→ **Article**
# Living on grapes, chocolate milk and Cheetos



## treemandan (Sep 5, 2010)




----------



## Woodcutteranon (Sep 6, 2010)

Wow, up there pretty high!


----------



## TJ-Bill (Sep 8, 2010)

Looks to be holding on pretty tight too.. Always easier to go then to come down.


----------



## cat-face timber (Sep 8, 2010)

You boys out there in PA, train them early to climb 

Great pics!!!

:yourock:


----------



## 2chops (Sep 27, 2010)

So, was this a kid rescue?


----------



## Ljute (Sep 27, 2010)

Smart idea putting the Cheetos up there.


----------



## treemandan (Sep 27, 2010)

The title is from " Truckin"
" Living on reds, vitamin C and cocaine"


----------



## treeclimber101 (Sep 28, 2010)

I just contacted D.I.F.U.S


----------



## banshee67 (Sep 28, 2010)

treeclimber101 said:


> I just contacted D.I.F.U.S



lol


----------



## banshee67 (Oct 14, 2010)

so... really.. how did she get all the way up there?


----------



## treemandan (Oct 15, 2010)

banshee67 said:


> so... really.. how did she get all the way up there?



I pulled her up with a rope and harness. What's difus?


----------



## banshee67 (Oct 15, 2010)

he meant D.Y.F.S

division of youth and family services

maybe its a NJ thing?


----------

→ **To do**
a: In the thread, which song does the title come from?
b: Say whether each statement agrees with the thread, answering yes or no and quoting the words that decide it. (i) banshee67 says D.Y.F.S stands for division of youth and family services. (ii) Ljute calls putting the Cheetos up there a bad idea. (iii) treemandan got her up using a ladder.
c: Write out the stretch of the thread from "Looks to be" through "Great pics!!!".

→ **Data lines**
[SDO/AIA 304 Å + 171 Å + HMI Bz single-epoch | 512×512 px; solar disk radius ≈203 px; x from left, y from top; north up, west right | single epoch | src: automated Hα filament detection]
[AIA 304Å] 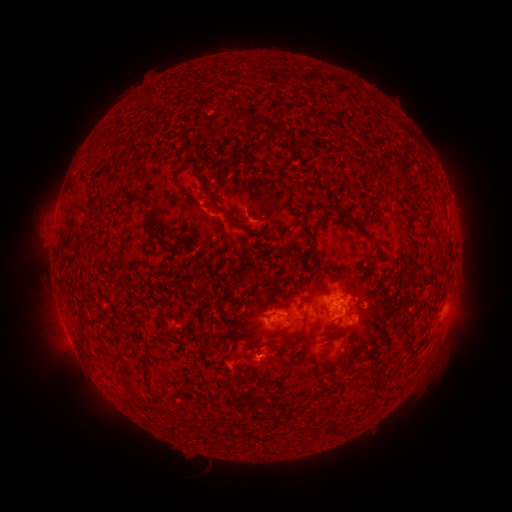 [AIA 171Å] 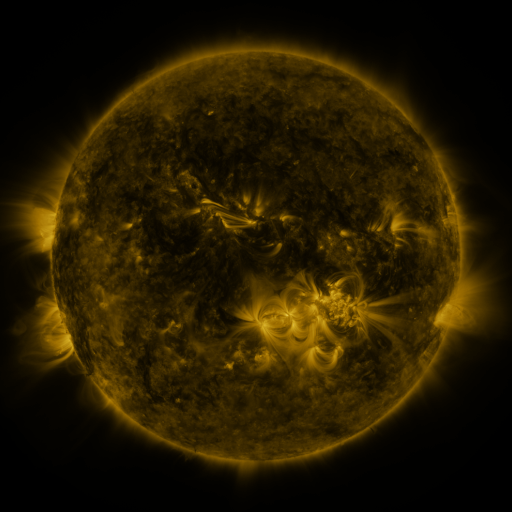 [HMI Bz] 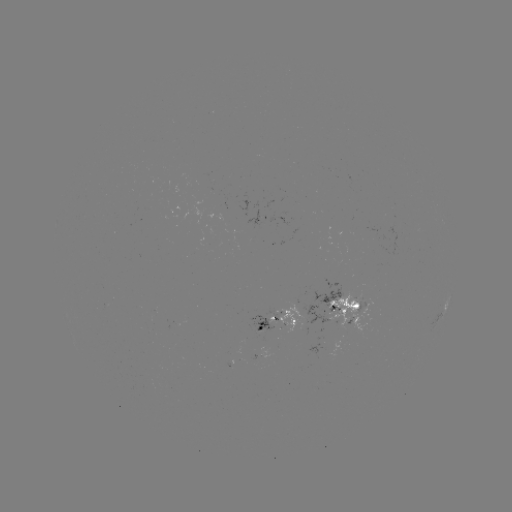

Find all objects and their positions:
filament: <bbox>210, 102, 221, 117</bbox>
filament: <bbox>232, 109, 252, 122</bbox>
filament: <bbox>263, 123, 285, 137</bbox>
filament: <bbox>390, 153, 408, 176</bbox>
filament: <bbox>191, 154, 202, 162</bbox>
filament: <bbox>273, 170, 290, 180</bbox>
filament: <bbox>327, 189, 380, 252</bbox>
filament: <bbox>291, 205, 300, 213</bbox>
filament: <bbox>228, 213, 238, 226</bbox>
filament: <bbox>141, 216, 159, 241</bbox>
filament: <bbox>302, 216, 317, 259</bbox>
filament: <bbox>434, 237, 441, 247</bbox>
filament: <bbox>164, 243, 182, 256</bbox>
filament: <bbox>432, 258, 445, 269</bbox>
filament: <bbox>322, 264, 333, 272</bbox>
filament: <bbox>353, 284, 361, 296</bbox>
filament: <bbox>251, 294, 266, 314</bbox>
filament: <bbox>79, 300, 93, 316</bbox>
filament: <bbox>325, 303, 332, 318</bbox>
filament: <bbox>82, 327, 88, 338</bbox>
filament: <bbox>232, 328, 244, 342</bbox>
filament: <bbox>404, 334, 418, 351</bbox>
filament: <bbox>296, 350, 309, 360</bbox>
filament: <bbox>144, 354, 152, 370</bbox>
filament: <bbox>365, 360, 374, 368</bbox>
filament: <bbox>369, 373, 379, 386</bbox>
filament: <bbox>275, 375, 287, 383</bbox>
filament: <bbox>362, 397, 376, 405</bbox>
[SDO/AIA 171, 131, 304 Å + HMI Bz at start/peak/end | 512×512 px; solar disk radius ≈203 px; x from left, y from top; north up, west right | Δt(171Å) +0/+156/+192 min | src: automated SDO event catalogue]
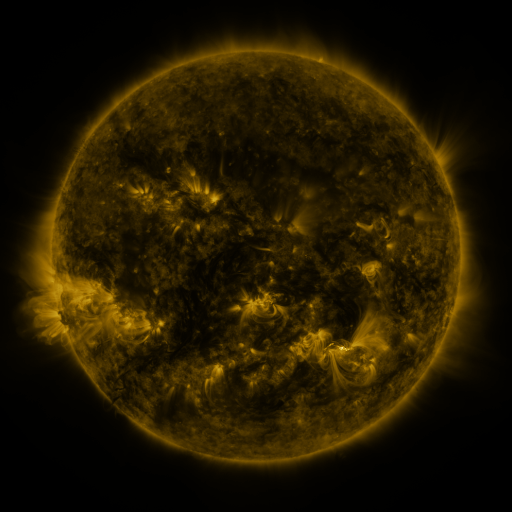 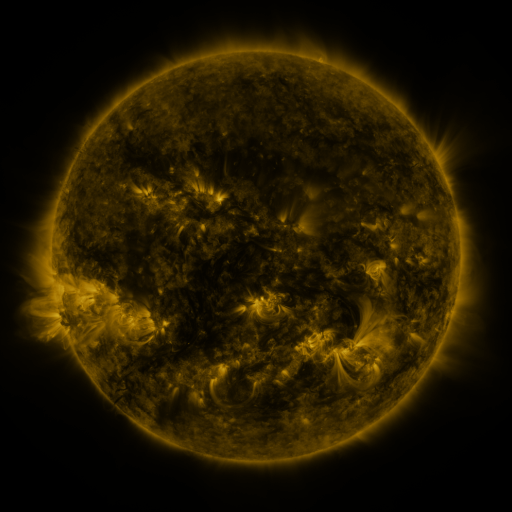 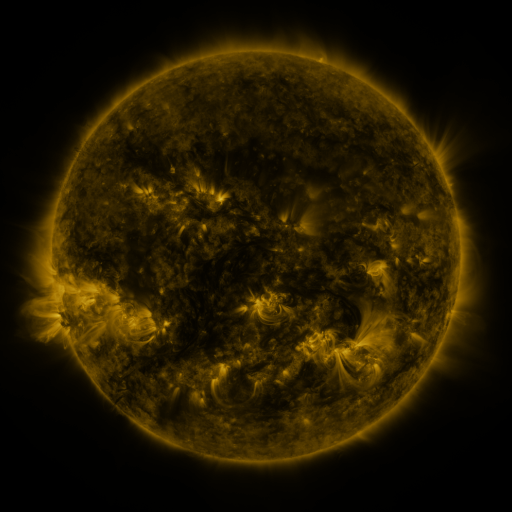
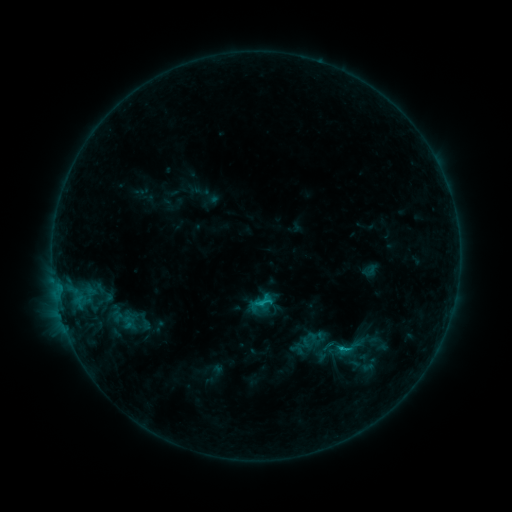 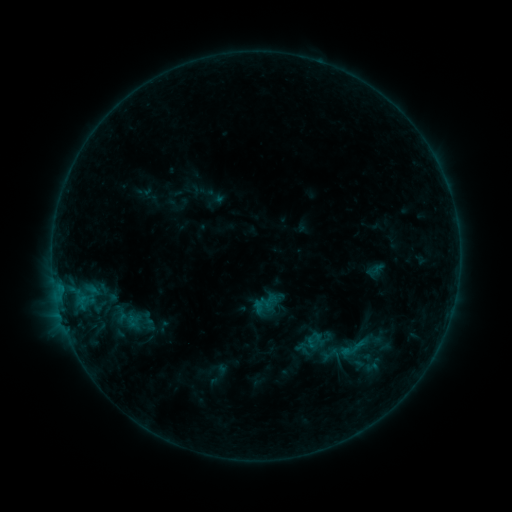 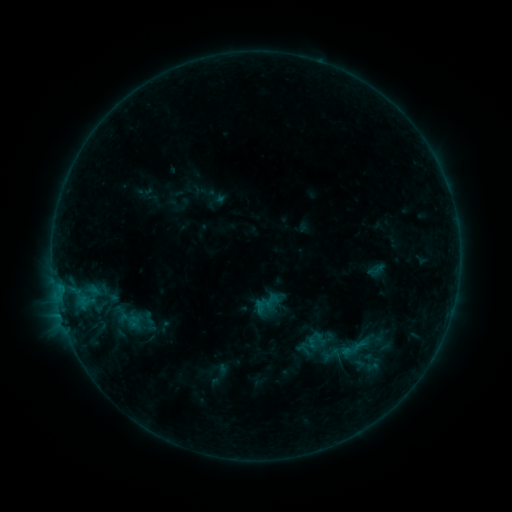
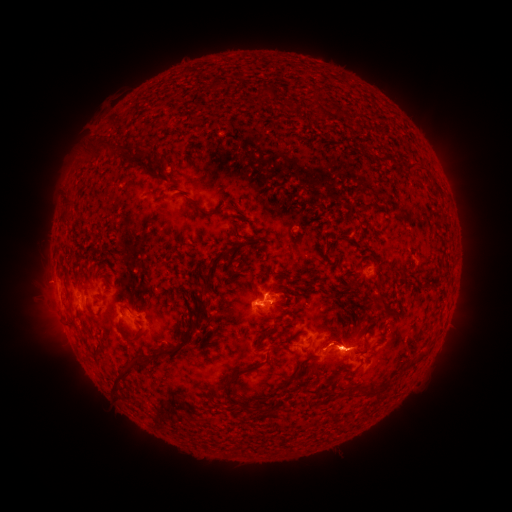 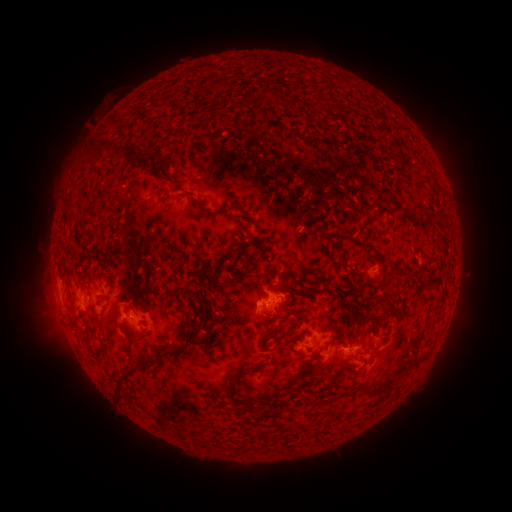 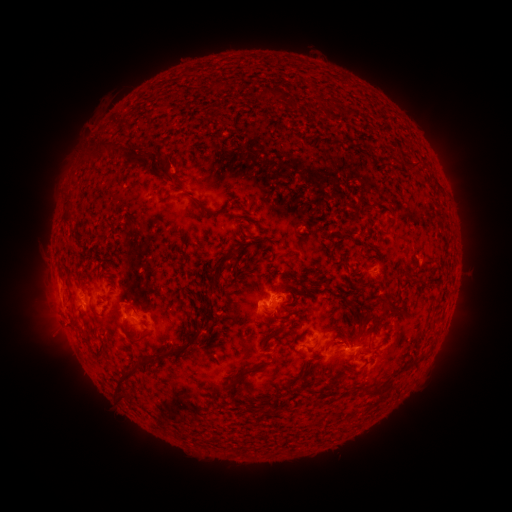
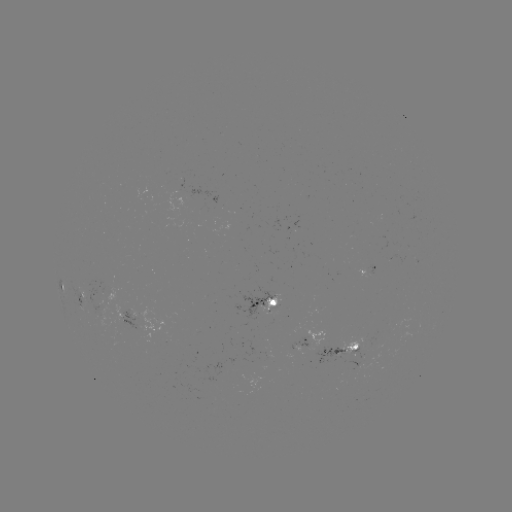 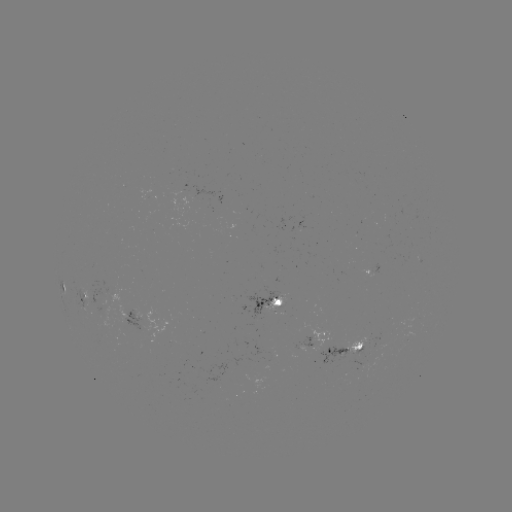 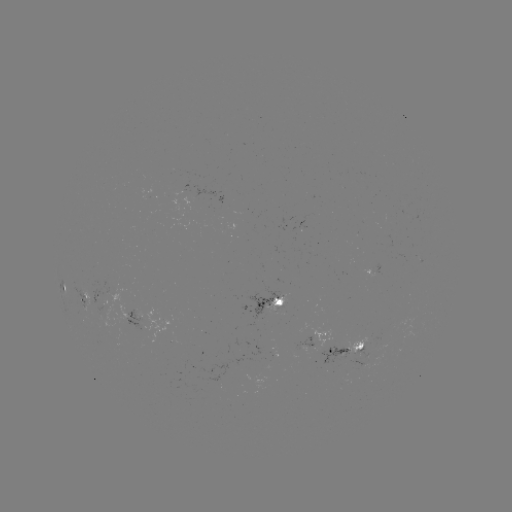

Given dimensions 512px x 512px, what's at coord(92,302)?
emerging-flux region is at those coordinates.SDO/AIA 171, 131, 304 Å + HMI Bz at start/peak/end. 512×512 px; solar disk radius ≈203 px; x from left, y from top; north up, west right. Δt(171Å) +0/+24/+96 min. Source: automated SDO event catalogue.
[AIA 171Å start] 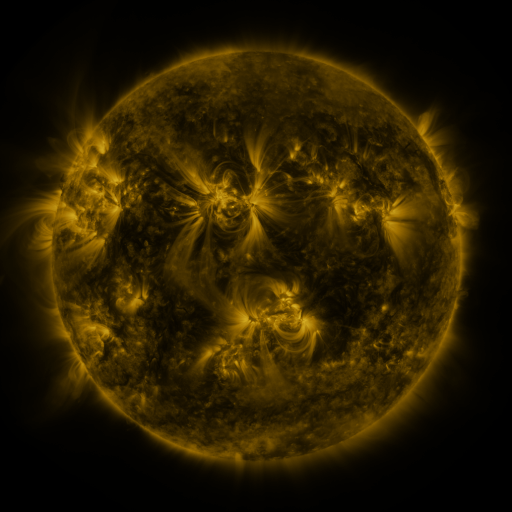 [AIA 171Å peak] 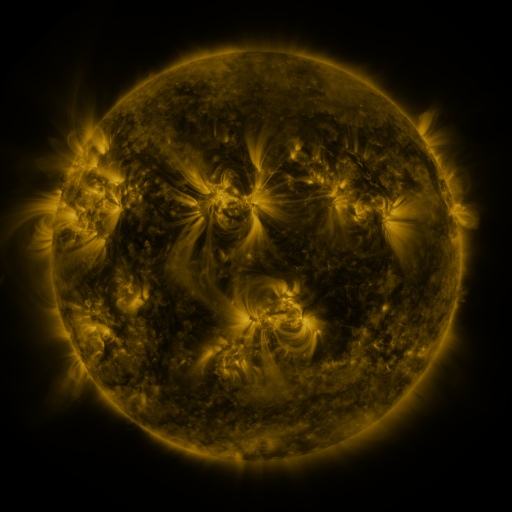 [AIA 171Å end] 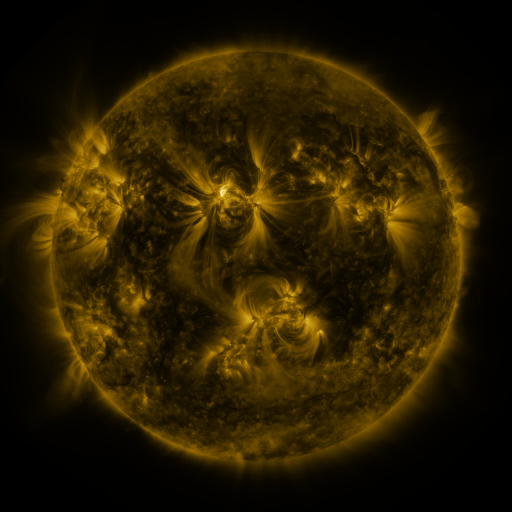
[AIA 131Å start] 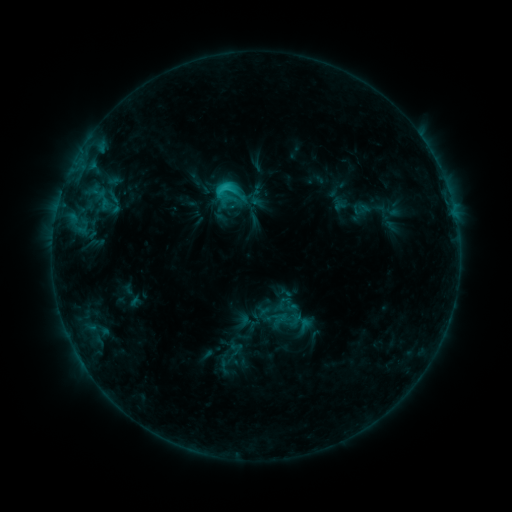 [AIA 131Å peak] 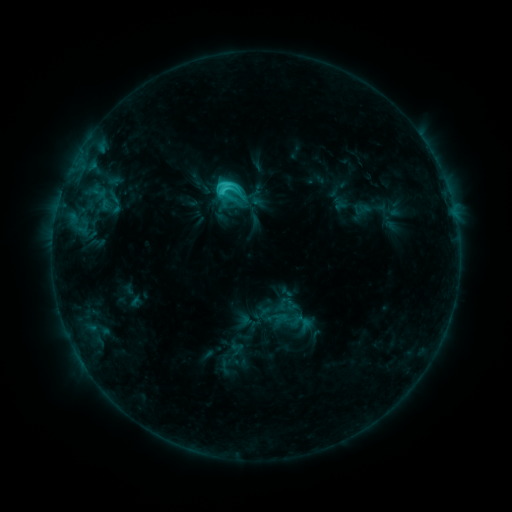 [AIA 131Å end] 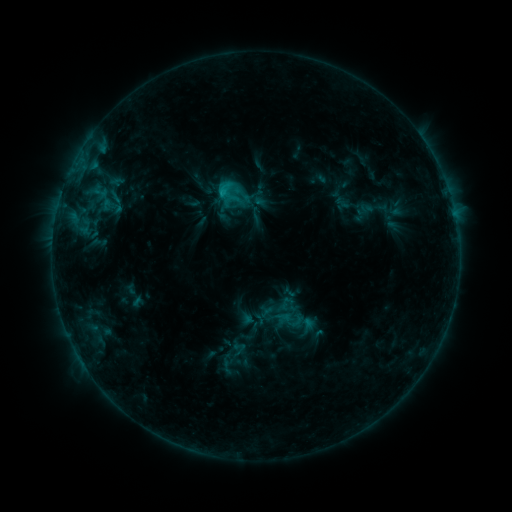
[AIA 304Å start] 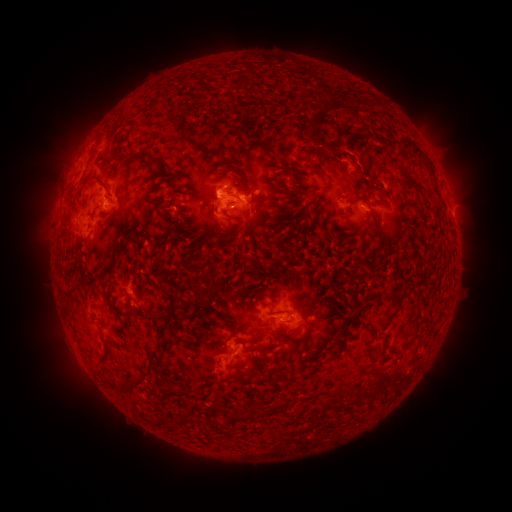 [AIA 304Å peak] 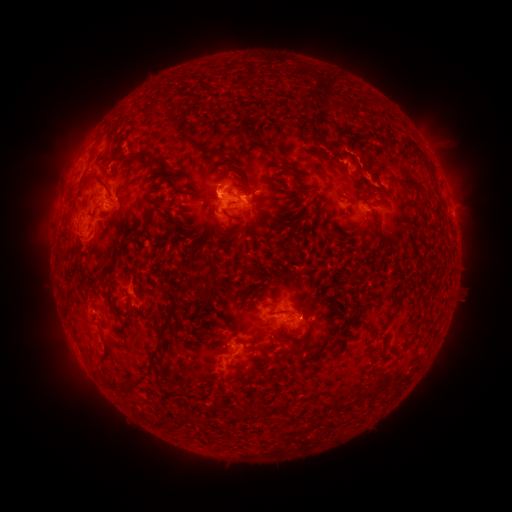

→ **Final answers**
a: "Truckin"

b:
(i) Yes: "division of youth and family services"
(ii) No: "Smart idea putting the Cheetos up there."
(iii) No: "I pulled her up with a rope and harness."

c:
Looks to be holding on pretty tight too.. Always easier to go then to come down.


----------



## cat-face timber (Sep 8, 2010)

You boys out there in PA, train them early to climb 

Great pics!!!